GIVEN ENTRIES =
○ ○ ○

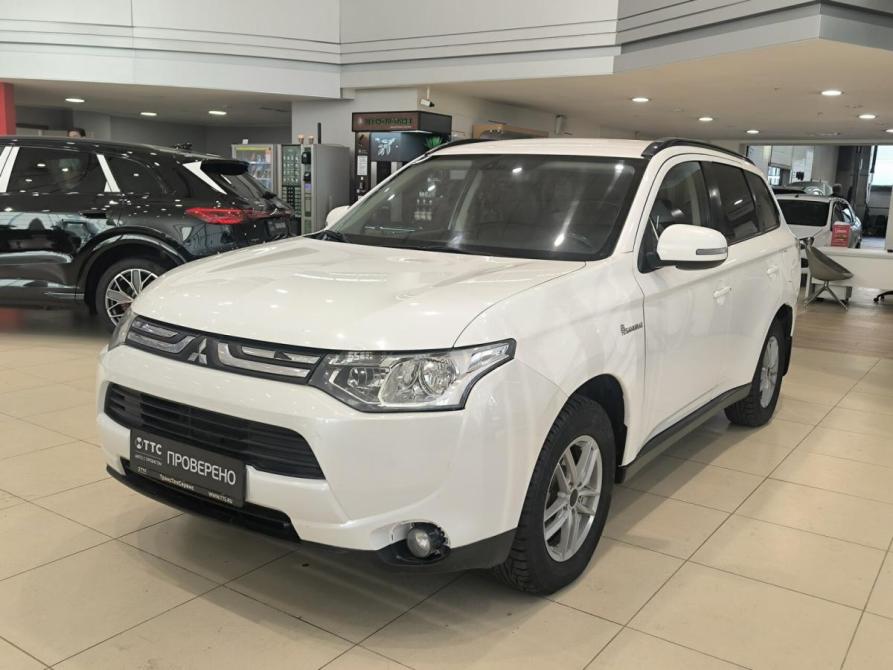 Mitsubishi Outlander III Казань  - изображение 1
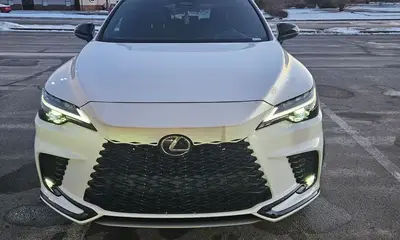 2024 Lexus RX 500h F SPORT Performance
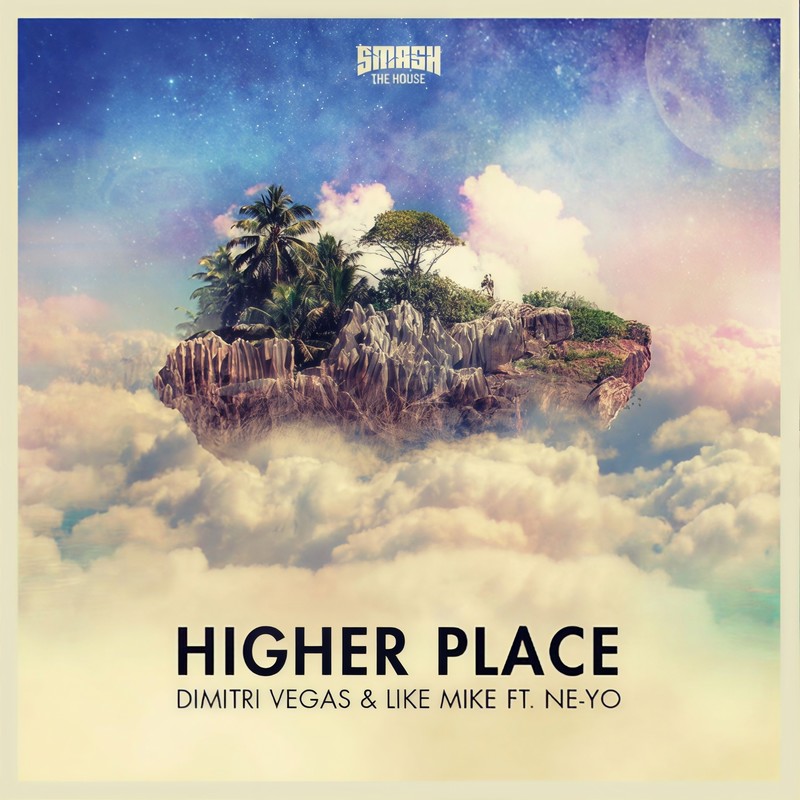 HigherPlace封面
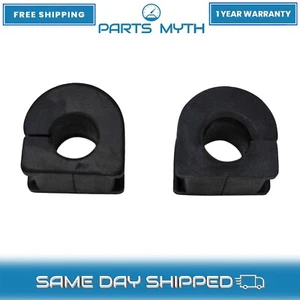NEW Front Stabilizer Sway Bar Bushing Pair For 1968-2005 Chevy GMC Isuzu Hombre - Picture 1 of 3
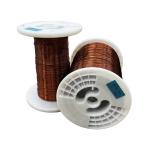 Solid or Stranded Enamel Insulated Copper Wire With Certifications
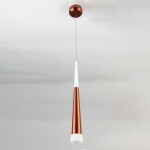 Фото 4 CL227013 Вегас Кофейный Св-к Подвес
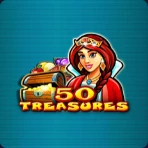 50 Treasures – obrázok hry 50 Treasures z katalógu KAJOT INTACTO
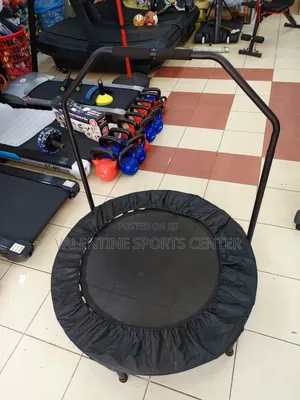 Exercise Trampolín Original Material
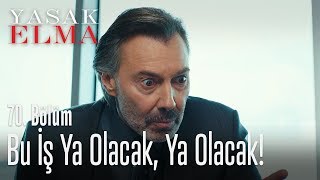 Nadir reddedilmeyi kaldıramıyor! - Yasak Elma 70.  Resimi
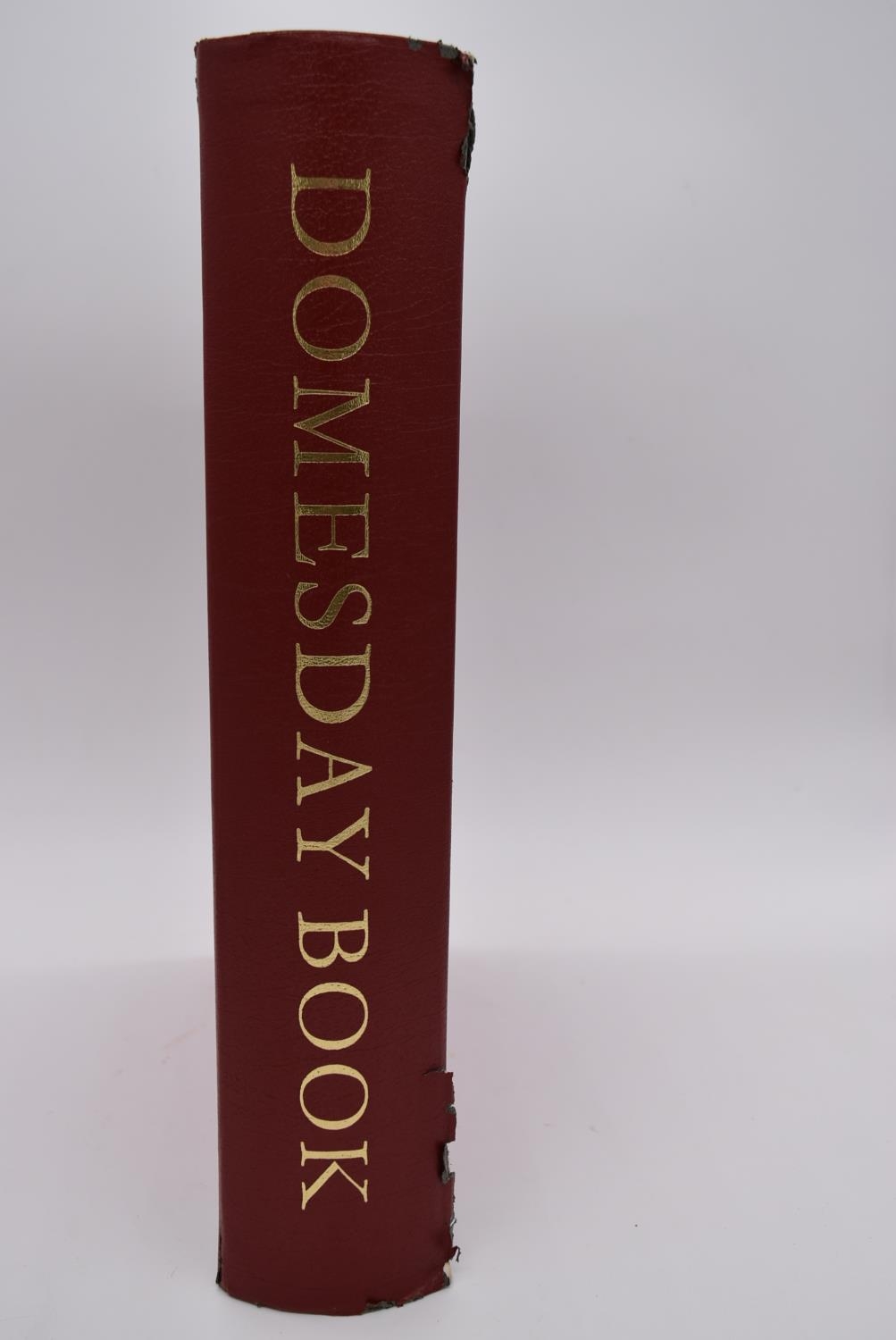 A contemporary limited edition 354 / 1000 County Edition of The Domesday Book complete with box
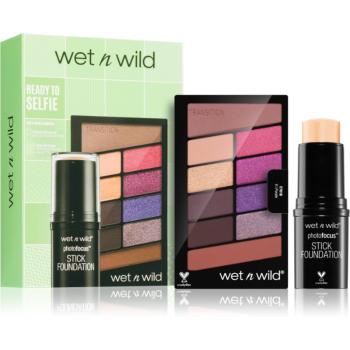 Wet n Wild Ready to Selfie dárková sada(na obličej a oči)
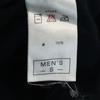 Nike 90s Silver Tag Old Logo Print Short Sleeve T-shirt S Black Men's Used
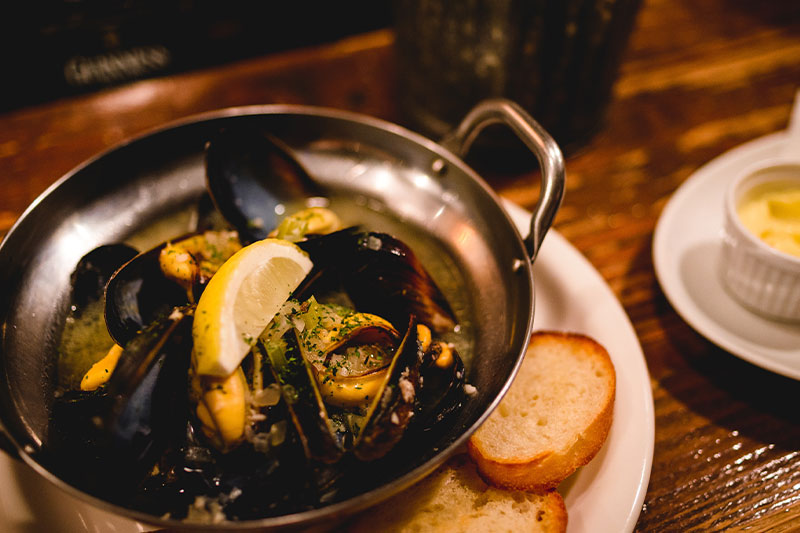 soirée moule frites martigues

○ ○ ○

WHAT IS EXPECTED =
Write out all the items above again, substituting "Aluminum" for "Copper" and changing nothing else. Leave out the pictures.

SOLUTION FOR THIS TASK =
 Mitsubishi Outlander III Казань  - изображение 1
 2024 Lexus RX 500h F SPORT Performance
 HigherPlace封面
NEW Front Stabilizer Sway Bar Bushing Pair For 1968-2005 Chevy GMC Isuzu Hombre - Picture 1 of 3
 Solid or Stranded Enamel Insulated Aluminum Wire With Certifications
 Фото 4 CL227013 Вегас Кофейный Св-к Подвес
 50 Treasures – obrázok hry 50 Treasures z katalógu KAJOT INTACTO
 Exercise Trampolín Original Material
 Nadir reddedilmeyi kaldıramıyor! - Yasak Elma 70.  Resimi
 A contemporary limited edition 354 / 1000 County Edition of The Domesday Book complete with box
 Wet n Wild Ready to Selfie dárková sada(na obličej a oči)
 Nike 90s Silver Tag Old Logo Print Short Sleeve T-shirt S Black Men's Used
 soirée moule frites martigues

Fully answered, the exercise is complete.